Im Ergebnis ist festzuhalten, daß sich die höchst- und obergerichtliche Rechtsprechung festigt, nach der Programmzahlbegrenzungen der öffentlich-rechtlichen Sender bisher nicht gerichtlich durchgesetzt werden konnten. Die Untersagung der Verbreitung von zusätzlichen Programmen ist bisher weder privaten Veranstaltern noch anderen Landesregierungen gelungen[21].

[*] Zugleich Anmerkung zu VGH Mannheim, Beschluß vom 27. 4. 1999, Az.: 1 S 165/99

[1] Gesetz zu dem Staatsvertrag über den Südwestrundfunk, vom 21. 7. 1997, GBl. (Baden-Württemberg) S. 297, 300.

[2] Entwurf des Gesetzestextes.

[3] Das Inkrafttreten des Gesetzes ist zum 1. 8. 1999 geplant.

[4] Vgl. epd medien, "Teufel ist gegen Jugendradio", Nr. 21 vom 20. 3. 1999, S. 16; zur Verbreitung von DasDing Diesbach, Martin, Rechtsfragen der terrestrischen und kabelgestützten Verbreitung des Jugendradios "DasDing" durch den Südwestrundfunk, ZUM 1999, 228.

[5] Zur Entstehungsgeschichte des SWR-StV vgl. Scherer, Frank, Der Staatsvertrag über den Südwestrundfunk und die ARD-Reform, ZUM 1998, 8.

[6] Gemeinsame Pressemitteilung des Staatsministeriums und der CDU-Landtagsfraktion von Baden-Württemberg vom 16.01.1999,  "Eckpunkte für die Weiterentwicklung des Privatfunks in Baden-Württemberg stehen fest"

[7]  "Gemeinsame Presseerklärung: Einigung über Frequenzen - ,Mannheimer Erklärung' von LfK, LPR, SDR und SWF zur Frequenzoptimierung im Südwesten Deutschlands" vom 14.07.1998.

[8] Vgl. Amtliche Begründung zum Entwurf eines Landesmediengesetzes, Stand 6. 5. 1999, Zu § 18, Absatz 2, Seite 53 (http://www.mfg.de/mdgesnov 060599.pdf); sowie die  Sendegebietsdarstellungen der Bereichssender in Baden-Württemberg durch die LfK

[9] Amtliche Begründung zum Landesmediengesetz 1999 (Entwurf), Zu § 18, Absatz 2, S. 53; Pressemeldung der LfK vom 10.03.1999,  "Landesmediengesetzentwurf ist gute Grundlage für Novellierung - Dr.

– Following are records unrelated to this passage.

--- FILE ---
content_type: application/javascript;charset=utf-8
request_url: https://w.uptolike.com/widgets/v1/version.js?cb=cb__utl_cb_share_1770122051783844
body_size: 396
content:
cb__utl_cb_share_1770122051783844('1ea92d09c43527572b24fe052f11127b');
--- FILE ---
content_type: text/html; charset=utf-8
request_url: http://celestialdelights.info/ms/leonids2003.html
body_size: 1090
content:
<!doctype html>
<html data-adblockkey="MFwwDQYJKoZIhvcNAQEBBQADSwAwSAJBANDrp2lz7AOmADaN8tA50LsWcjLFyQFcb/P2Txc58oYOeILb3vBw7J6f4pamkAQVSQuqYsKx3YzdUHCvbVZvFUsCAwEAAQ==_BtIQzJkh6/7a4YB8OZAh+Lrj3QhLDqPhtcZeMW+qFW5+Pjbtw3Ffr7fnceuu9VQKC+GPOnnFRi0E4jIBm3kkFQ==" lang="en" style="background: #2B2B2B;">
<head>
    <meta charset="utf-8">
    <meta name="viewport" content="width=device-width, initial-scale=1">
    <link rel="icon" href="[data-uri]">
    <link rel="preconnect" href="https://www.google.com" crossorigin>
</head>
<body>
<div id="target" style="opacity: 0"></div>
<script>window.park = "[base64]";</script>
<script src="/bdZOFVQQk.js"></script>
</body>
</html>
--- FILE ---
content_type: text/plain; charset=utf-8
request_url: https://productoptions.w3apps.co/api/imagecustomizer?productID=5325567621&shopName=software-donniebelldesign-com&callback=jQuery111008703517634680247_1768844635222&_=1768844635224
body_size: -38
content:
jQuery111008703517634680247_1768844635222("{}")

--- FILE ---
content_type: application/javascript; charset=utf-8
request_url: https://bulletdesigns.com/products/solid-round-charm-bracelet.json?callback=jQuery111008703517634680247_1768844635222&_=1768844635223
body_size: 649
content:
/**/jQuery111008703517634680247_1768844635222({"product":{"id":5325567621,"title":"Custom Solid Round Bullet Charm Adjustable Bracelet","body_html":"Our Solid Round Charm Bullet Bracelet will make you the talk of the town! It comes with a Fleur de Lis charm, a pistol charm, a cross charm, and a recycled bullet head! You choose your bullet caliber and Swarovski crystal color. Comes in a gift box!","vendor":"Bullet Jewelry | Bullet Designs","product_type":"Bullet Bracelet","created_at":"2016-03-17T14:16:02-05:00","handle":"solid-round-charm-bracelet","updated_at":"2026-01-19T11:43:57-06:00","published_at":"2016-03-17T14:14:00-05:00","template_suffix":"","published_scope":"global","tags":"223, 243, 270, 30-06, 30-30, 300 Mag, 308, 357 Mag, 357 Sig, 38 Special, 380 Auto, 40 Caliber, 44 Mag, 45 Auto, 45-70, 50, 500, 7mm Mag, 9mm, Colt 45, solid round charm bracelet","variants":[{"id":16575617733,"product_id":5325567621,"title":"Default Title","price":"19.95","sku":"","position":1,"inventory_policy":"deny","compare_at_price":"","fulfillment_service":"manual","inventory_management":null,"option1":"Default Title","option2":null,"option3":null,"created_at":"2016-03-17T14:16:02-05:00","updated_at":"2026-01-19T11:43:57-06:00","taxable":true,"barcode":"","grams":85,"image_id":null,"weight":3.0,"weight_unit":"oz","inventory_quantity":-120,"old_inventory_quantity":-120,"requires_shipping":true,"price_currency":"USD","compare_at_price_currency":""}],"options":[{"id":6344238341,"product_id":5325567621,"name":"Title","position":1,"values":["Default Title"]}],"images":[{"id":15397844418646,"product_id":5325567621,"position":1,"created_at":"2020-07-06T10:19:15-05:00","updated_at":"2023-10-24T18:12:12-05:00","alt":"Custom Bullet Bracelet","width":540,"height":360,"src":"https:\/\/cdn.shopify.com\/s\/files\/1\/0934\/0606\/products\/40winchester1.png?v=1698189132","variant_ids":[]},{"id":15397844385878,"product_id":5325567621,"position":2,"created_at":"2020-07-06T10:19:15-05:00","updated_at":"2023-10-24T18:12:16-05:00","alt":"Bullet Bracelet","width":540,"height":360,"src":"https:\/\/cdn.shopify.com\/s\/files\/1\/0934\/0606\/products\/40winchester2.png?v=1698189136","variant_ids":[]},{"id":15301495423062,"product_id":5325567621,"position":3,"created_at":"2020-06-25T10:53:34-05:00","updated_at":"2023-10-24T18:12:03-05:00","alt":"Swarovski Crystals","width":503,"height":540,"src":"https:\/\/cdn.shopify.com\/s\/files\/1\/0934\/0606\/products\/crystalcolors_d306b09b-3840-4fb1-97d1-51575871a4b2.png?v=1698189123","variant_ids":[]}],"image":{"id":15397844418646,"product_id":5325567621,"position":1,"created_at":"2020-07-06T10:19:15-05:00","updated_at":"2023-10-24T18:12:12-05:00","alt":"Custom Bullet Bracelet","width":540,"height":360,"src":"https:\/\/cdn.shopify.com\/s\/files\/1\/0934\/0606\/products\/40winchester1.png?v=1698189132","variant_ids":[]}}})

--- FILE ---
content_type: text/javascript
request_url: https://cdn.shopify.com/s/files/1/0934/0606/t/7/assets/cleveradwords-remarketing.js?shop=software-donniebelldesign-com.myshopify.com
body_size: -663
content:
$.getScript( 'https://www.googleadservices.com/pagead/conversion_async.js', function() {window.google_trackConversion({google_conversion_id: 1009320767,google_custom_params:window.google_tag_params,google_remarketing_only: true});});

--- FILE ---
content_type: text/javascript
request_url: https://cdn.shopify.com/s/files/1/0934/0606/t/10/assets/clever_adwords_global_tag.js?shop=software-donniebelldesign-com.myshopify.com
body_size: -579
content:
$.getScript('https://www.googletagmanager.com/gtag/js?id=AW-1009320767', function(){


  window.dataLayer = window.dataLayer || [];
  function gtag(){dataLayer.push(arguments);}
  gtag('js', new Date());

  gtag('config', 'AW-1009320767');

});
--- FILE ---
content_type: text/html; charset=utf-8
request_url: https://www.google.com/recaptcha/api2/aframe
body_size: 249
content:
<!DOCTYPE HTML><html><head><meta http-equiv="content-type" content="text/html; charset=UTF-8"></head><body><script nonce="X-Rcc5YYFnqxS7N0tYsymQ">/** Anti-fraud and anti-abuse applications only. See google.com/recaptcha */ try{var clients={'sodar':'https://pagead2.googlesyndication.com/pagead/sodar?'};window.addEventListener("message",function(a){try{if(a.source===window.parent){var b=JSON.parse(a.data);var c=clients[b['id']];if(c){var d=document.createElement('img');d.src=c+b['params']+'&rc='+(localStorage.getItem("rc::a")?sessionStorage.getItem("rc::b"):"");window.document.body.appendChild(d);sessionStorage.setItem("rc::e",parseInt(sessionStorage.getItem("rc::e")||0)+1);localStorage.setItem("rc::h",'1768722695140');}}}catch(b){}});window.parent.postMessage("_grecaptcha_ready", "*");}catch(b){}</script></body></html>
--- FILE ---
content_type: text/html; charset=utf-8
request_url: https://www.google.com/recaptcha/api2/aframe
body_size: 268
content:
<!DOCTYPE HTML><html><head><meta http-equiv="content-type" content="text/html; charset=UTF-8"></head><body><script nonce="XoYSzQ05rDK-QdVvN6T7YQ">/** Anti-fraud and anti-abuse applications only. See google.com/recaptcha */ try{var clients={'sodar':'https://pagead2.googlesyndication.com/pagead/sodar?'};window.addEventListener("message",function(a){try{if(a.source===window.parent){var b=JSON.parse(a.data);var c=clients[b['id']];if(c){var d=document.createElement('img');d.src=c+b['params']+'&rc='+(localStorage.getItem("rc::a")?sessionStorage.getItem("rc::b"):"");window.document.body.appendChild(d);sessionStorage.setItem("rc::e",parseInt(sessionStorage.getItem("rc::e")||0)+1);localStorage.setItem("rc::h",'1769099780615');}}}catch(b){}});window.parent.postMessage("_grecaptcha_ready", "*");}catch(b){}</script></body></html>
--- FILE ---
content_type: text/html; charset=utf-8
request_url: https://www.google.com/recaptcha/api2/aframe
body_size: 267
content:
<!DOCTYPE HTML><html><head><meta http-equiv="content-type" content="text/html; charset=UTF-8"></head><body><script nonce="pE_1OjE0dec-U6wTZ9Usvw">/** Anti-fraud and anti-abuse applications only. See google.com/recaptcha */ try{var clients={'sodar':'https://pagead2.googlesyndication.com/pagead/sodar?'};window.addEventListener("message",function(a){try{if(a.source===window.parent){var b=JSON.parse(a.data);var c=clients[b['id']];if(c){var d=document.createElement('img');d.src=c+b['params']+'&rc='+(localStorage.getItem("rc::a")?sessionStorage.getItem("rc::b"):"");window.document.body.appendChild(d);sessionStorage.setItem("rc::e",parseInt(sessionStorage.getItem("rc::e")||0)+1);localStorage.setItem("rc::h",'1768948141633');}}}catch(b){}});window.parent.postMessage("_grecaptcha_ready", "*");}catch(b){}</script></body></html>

Thomas Hirschle: ,Privates Jugendradio ist Bereicherung für Hörfunklandschaft'"; Gemeinsame Pressemitteilung des Staatsministeriums und der CDU-Landtagsfraktion von Baden-Württemberg vom 16. 1. 1999, aaO; vgl. auch Schneider, Guido, Das Ohr dicht am Nachwuchs, HORIZONT, Heft 22/1999.

[10] Vgl. § 18 Abs. 2 Nr. 3 LMedienG-E in der Fassung vom 6. 5. 1999; Amtliche Begründung, Zu § 18, Abs. 2, S. 53 (aaO).

[11] Schneider, Guido, aaO.

[12] VGH Baden-Württemberg, aaO; § 3 SWR-StV.

[13] VGH Baden-Württemberg, aaO.

[14] BVerwG, Urt. vom 21. 10. 1998, Az.: 6 A 1.97, abgedruckt in epd medien-Dokumentation, Heft 31/32 vom 28. 4. 1999, S. 15 ff.; OLG Dresden, Urt. vom 26. 7. 1995, Az.: 12 U 58/95, GRUR 1996, 73, bei Klagabweisung in der Sache (5. Hörfunkprogramm des MDR - "Sputnik").

[15] Unter Bezugnahme auf BVerfGE 90, 60 (91); 83, 238 (299).

[16] BVerwG, aaO; OLG Dresden, aaO.

[17] VGH Baden-Württemberg, Urteil vom 30. 8. 1994, Az.: 10 S 3152/93, VBlBW 1995, 93.

[18] VGH Baden-Württemberg, aaO.

[19] OLG Dresden, aaO.

[20] Vgl. §§ 5, 7 LMedienG sowie die Verordnung der LfK über einen Nutzungsplan für die drahtlosen Frequenzen und für die Kabelnetze (NutzungsplanVO) vom 21. 9. 1994 (GBl. S. 504), zuletzt geändert durch VO vom 24. 7. 1998 (GBl. S. 523).

[21] Vgl. hinsichtlich der Verbreitung eines 5. Hörfunkprogramms durch den MDR die Entscheidungen des OLG Dresden, aaO, und des BVerwG, aaO.